The bezel-less, 42-inch, 150 Hz, 10-point multi-touchscreen was created for the demo in partnership with Amdolla Group of Shenzhen, China -- whose customers have included Apple, Intel, Lenovo, Huawei, TCL, and many others. Amdolla is currently working on 55-inch and larger formats for Cima/SABIC. Cima/SABIC is also going after other applications ITO is used for today.

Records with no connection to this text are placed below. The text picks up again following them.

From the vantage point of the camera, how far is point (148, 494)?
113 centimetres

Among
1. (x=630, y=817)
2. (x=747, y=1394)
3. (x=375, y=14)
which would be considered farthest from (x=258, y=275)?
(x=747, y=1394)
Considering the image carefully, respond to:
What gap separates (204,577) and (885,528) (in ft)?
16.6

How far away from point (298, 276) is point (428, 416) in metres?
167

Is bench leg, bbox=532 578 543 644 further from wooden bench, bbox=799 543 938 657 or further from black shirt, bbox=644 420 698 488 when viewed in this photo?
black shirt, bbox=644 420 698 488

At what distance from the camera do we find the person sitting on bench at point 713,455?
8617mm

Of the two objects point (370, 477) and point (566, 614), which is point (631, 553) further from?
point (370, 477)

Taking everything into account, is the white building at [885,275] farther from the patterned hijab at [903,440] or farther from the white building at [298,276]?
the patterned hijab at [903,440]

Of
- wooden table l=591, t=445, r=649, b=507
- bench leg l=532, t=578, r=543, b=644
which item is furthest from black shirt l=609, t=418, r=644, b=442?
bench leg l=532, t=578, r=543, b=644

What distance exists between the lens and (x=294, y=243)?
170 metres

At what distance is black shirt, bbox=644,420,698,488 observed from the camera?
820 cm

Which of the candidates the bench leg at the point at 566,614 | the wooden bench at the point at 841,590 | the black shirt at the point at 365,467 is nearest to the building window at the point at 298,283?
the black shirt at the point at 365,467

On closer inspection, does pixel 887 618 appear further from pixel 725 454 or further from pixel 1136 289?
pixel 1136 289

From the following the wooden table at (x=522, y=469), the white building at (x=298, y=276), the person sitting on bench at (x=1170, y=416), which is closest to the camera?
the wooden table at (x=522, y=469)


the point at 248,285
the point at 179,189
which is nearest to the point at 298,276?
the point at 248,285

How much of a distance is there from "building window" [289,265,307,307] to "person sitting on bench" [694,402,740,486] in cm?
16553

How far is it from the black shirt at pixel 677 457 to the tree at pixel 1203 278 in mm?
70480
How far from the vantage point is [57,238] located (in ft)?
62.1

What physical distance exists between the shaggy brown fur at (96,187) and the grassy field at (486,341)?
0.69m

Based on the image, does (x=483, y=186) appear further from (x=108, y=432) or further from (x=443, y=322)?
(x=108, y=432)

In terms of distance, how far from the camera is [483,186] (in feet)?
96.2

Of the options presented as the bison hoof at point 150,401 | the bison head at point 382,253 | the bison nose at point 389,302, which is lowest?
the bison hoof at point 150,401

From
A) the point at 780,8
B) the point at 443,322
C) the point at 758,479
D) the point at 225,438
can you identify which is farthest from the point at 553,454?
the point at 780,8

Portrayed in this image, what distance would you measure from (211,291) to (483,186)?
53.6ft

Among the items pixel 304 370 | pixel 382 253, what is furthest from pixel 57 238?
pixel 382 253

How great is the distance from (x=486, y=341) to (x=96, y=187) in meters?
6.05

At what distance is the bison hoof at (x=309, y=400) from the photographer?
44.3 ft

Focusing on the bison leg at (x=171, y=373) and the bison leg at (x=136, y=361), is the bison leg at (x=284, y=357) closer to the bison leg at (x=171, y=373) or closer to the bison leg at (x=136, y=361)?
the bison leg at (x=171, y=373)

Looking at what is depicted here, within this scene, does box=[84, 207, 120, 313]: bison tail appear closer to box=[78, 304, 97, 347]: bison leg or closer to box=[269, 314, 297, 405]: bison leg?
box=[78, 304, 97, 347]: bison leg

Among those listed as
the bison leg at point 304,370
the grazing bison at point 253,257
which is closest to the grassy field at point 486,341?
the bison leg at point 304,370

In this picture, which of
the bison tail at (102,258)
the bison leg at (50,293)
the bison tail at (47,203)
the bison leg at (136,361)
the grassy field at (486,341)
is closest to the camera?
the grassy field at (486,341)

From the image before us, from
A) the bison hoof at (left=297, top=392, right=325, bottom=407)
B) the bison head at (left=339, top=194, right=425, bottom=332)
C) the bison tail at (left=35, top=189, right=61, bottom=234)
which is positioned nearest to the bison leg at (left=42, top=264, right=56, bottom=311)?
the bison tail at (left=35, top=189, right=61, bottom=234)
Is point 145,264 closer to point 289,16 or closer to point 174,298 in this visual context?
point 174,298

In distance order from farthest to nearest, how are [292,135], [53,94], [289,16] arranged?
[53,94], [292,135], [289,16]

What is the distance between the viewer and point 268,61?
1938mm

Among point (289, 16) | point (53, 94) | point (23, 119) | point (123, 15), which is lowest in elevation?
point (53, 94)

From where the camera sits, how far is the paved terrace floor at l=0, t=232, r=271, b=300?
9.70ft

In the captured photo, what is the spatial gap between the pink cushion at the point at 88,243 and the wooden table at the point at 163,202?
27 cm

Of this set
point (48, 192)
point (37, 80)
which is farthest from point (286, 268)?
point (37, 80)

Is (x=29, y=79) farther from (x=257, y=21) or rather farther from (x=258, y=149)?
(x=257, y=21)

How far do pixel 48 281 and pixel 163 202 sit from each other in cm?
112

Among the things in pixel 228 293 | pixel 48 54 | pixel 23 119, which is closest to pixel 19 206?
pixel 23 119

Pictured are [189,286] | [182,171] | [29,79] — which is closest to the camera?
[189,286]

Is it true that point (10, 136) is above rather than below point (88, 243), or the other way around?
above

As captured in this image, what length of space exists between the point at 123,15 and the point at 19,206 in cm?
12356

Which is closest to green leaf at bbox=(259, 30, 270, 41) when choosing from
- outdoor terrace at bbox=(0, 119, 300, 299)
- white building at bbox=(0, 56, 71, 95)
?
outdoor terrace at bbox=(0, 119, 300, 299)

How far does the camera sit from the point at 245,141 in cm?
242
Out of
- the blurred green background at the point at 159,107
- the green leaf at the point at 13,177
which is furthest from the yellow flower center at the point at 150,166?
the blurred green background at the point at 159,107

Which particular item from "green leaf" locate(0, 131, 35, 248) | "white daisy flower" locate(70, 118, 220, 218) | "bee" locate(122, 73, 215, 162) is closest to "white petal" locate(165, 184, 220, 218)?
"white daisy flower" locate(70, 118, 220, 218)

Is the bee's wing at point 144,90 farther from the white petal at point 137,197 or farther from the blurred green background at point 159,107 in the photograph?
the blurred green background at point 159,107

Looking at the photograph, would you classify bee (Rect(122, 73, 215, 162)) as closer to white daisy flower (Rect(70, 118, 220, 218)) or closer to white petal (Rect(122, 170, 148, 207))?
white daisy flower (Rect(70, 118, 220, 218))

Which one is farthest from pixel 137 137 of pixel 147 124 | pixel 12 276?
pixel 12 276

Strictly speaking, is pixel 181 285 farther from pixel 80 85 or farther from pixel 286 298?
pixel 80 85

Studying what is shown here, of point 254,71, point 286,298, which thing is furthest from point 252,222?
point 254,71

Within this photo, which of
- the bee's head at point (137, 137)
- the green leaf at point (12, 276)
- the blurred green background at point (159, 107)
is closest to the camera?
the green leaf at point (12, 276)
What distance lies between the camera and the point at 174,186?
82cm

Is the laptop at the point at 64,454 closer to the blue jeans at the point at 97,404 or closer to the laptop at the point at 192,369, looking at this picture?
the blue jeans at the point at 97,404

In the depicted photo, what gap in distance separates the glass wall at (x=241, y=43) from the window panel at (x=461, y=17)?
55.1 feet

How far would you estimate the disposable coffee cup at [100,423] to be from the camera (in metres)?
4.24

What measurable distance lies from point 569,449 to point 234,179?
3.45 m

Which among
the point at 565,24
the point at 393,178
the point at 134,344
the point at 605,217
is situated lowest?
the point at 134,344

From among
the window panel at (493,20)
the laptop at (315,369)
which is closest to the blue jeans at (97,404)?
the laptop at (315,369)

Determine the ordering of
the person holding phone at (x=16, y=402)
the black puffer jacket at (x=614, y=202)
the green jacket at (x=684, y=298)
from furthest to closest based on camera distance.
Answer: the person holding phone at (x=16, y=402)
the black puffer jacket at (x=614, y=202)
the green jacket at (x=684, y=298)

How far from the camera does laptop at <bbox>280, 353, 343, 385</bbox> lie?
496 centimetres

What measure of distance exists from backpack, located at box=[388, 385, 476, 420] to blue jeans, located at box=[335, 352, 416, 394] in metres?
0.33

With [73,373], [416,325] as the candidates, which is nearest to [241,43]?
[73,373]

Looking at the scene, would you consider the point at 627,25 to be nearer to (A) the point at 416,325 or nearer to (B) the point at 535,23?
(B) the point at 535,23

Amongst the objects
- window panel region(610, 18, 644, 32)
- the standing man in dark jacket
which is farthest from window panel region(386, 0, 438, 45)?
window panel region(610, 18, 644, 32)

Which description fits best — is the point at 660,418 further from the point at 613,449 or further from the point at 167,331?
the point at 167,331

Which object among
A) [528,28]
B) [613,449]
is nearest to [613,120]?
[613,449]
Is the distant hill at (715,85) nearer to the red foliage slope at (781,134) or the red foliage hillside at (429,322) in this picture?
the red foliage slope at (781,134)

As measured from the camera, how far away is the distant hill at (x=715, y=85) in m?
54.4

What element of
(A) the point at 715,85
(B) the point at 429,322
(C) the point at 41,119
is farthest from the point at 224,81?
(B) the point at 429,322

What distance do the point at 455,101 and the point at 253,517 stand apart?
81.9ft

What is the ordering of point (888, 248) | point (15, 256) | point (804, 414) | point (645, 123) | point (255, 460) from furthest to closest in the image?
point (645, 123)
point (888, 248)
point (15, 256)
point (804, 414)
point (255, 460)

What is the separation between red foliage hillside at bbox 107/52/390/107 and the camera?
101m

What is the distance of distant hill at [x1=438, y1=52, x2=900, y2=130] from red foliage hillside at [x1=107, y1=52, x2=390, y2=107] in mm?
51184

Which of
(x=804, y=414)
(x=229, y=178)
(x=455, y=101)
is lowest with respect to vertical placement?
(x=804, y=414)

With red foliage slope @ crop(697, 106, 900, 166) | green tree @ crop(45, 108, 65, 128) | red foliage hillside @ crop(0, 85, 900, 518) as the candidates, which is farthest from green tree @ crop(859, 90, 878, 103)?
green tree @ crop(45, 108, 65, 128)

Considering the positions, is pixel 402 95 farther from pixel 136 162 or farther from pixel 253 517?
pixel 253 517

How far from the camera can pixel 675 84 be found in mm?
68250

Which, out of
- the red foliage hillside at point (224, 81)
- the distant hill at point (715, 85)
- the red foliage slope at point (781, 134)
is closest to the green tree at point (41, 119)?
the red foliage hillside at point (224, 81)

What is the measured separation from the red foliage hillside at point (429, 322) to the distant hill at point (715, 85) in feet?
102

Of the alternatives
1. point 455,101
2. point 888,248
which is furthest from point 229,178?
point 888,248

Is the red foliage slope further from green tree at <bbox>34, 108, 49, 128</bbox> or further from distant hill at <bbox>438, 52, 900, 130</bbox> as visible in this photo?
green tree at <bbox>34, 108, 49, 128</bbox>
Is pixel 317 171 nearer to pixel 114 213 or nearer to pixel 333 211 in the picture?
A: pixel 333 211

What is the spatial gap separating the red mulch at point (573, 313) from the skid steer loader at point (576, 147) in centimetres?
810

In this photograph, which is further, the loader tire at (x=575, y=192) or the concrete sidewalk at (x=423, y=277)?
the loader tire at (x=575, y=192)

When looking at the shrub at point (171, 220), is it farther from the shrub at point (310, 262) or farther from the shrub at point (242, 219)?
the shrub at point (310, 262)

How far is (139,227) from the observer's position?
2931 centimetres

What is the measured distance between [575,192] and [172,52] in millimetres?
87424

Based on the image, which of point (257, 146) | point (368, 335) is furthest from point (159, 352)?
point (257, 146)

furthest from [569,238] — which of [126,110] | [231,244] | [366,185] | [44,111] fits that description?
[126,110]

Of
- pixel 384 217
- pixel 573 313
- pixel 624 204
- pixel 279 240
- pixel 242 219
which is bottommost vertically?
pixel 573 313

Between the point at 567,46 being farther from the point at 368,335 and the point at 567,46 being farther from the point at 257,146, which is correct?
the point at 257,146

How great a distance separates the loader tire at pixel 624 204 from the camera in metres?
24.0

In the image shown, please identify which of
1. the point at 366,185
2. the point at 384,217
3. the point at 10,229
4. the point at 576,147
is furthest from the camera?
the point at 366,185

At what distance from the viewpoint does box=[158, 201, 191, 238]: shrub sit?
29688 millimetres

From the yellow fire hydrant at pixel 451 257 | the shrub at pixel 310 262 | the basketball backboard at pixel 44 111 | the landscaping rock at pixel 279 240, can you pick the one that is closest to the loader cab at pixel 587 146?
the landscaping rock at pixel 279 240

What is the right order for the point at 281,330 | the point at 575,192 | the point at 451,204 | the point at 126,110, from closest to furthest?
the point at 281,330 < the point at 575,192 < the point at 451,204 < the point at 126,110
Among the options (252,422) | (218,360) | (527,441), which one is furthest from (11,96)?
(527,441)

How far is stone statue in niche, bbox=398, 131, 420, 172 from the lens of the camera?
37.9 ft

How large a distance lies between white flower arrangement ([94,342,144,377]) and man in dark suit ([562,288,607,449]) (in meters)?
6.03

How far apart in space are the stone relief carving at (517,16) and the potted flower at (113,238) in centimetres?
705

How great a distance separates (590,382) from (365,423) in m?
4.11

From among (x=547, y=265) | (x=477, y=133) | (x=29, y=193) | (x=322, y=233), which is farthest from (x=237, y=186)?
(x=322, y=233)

Silver web covers polymer in connected lines about five microns wide and three microns thick.
(Source: Cima NanoTech)
"We are also looking at transparent 'no-line' anti-fogging capabilities for automotive windows, better EMI shielding effectiveness for electronics, and transparent WiFi/Bluetooth antennas for mobile devices like smartphones, tablets, laptops, and all-in-one computers," says Brodd. Other applications include OLED lighting, electrochromic, and other flexible applications.
SANTE was created as a self-assembly method for micron-thin silver conductive networks, but also works with gold and other alloys. The trick to the technique is first to put the metal, here silver nanoparticles, in an emulsion -- a water-based solvent liquid, which is deposited over the whole surface of SABIC's Lexan polycarbonate.
Here comes the trick: Since the solvent evaporates faster than the water, the silver particles assemble around the evaporating droplets of water. So in about 20 seconds a continuous network is formed around the water droplets, leaving a moiré-less random honeycomb-like network of silver about 5 microns wide and 3 microns thick. A conventional oven then sinters the nano particles into the transparent polycarbonate.
Closeup of silver web of self-assembling nanowire web
on flexible, transparent substrate.
(Source: Cima NanoTech)
The resulting conductive polycarbonate films can be processed using an inexpensive roll-to-roll process that consumes only about a gram of silver per square meter. The finished Lexan polycarbonate is tolerant of flexing, stretching, torsion, and tension, making it suitable for self-service kiosks, interactive tabletops, widescreen interactive digital signage, interactive flat panel displays, and other applications that require large touch screens that respond quickly. The substrate can also be thermoformed into various curved and 3D form factors. Because the films are about 10x faster than ITO, Cima plans to sell the films as high-performance materials rather than low-cost materials.
"Our pricing will be competitive with ITO," Matt Gray, director of consumer electronics marketing for SABIC Innovative Plastics, told EE Times.
Cima NanoTech has development centers in the US, Singapore, Israel, Japan, Korea, Taiwan, and China.